SELECTION =
---+---
The same group that was responsable for kidnapping hundreds of schoolgirls six years was behind the a similar act in north-western Katsina state last week, according to the terrorist organization's leader, Abubakar Shekau: "Our brothers were behind the abduction in Katsina.
Last Friday night, a large group of men armed with AK-47s overran the all-boys Government Science secondary school, leading over 300 students into surrounding forests.
In April 2014, the group kidnapped 276 girls from a school in Chibok, 100 of whom are still missing, and the group has similarly kidnapped thousands of other in north-eastern, and more recently, north-western Nigeria.
Lacking detail, however, Shekau's statement has been met with doubt, as officials in Katsina have already received ransom demands from other groups of bandits that witnesses say were responsible.
Given the reality that across the entire Sahel region, armed criminals, traffickers and Islamic extremists enjoy close relations, it's possible that the bandits may have traded some or all of the schoolboys to Boko Haram in exchange for money, weapons or other resources.
One of the students, 18-year-old Musa Adamu, was sleeping in the school dormitory when he heard gunshots: "The sound got louder, then I ran and jumped out of the window and over the fence of the school and ran along with many others into the forest. We spent the night there, because we were afraid to come back to the school,” he said.
Another student, Samatu Aliyu, was forced to flee into the forest by the attackers with hundreds of others, but escaped and found his way to Kankara after 36 hours.
300+ boys in Nigeria are still missing after gunmen stormed their school and kidnapped them. Parents condemned government inaction, and #BringBackOurBoys is trending.
Boko Haram, who abducted 270+ girls in 2014, claimed responsibility. Many of those girls are still missing. pic.twitter.com/wlmLNnOhlu
“We walked from that night to the morning in the forest without shoes. Most of us had feet that were bleeding and there was nothing to eat. We only drank muddy water, and at some point, they left me behind and turned away, and so I ran and walked back alone,” Aliyu said.
The attack has sparked anger in the town, as Nigerian President Muhammadu Buhari, who is from Katsina, decried the "cowardly … attack on innocent children” while Kankara resident Jamilu Isah said the town was “in mourning."
“Our mothers are still crying everywhere you go in the town. People are not happy. We feel the government has abandoned us … we just want them to bring our boys back,” Isah stated.
According to Amnesty International, 1,126 people were killed by bandits between January and June of this year alone in Nigeria. Kidnappings and fatal robberies by bandits have become commonplace in recent years in Nigeria's north-west, and towns in forests close to the border with Niger have been most vulnerable to these attacks.
Given successive military operations have failed to destoy Boko Haram and its still-alive leader Shekau has been reported dead on multiple occassions, the attack in Katsina will put further pressure on Buhari and his government's failed attempts to address the endemic insecurity throughout Nigeria.
According to Bulama Bukarti, an extremism expert and analyst at the Tony Blair Institute, "The Buhari administration has not responded to this situation with the urgency, seriousness and tact it requires. Different military operations have been launched, but it’s clear that all of them are understaffed, under-skilled and underfunded."
---+---
DATA EXCERPT =
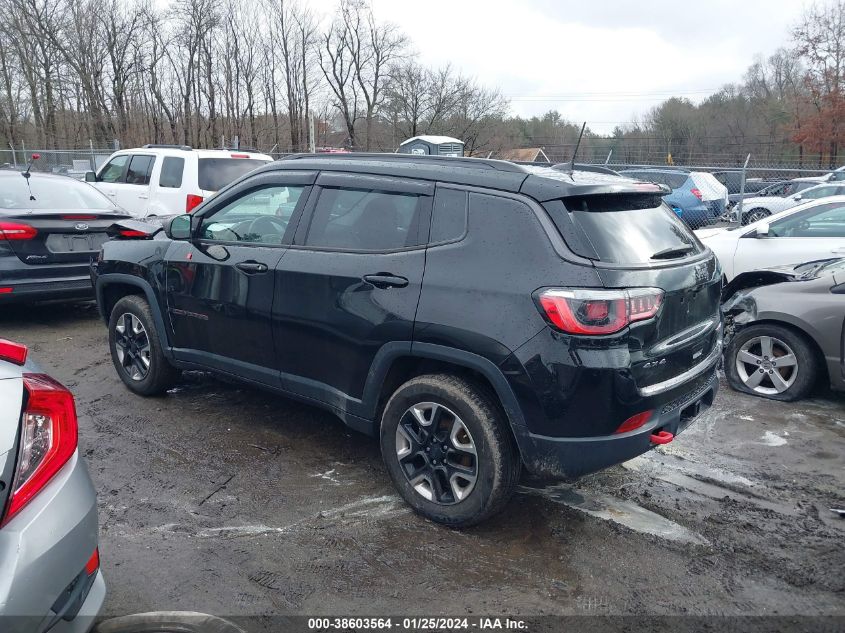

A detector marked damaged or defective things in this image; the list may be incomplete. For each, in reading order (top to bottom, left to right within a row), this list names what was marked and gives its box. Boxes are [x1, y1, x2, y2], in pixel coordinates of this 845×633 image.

damaged silver sedan [720, 256, 844, 400]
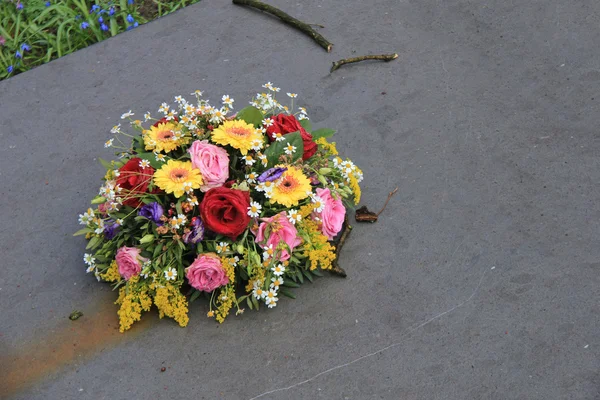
---+---
YOUR INSTRUCTIONS = Reproduce the Katsina kidnapping article word for word, starting at "The same group" and ending at "say were responsible.". The material is separate from the Katsina kidnapping article.

TASK RESULT =
The same group that was responsable for kidnapping hundreds of schoolgirls six years was behind the a similar act in north-western Katsina state last week, according to the terrorist organization's leader, Abubakar Shekau: "Our brothers were behind the abduction in Katsina.
Last Friday night, a large group of men armed with AK-47s overran the all-boys Government Science secondary school, leading over 300 students into surrounding forests.
In April 2014, the group kidnapped 276 girls from a school in Chibok, 100 of whom are still missing, and the group has similarly kidnapped thousands of other in north-eastern, and more recently, north-western Nigeria.
Lacking detail, however, Shekau's statement has been met with doubt, as officials in Katsina have already received ransom demands from other groups of bandits that witnesses say were responsible.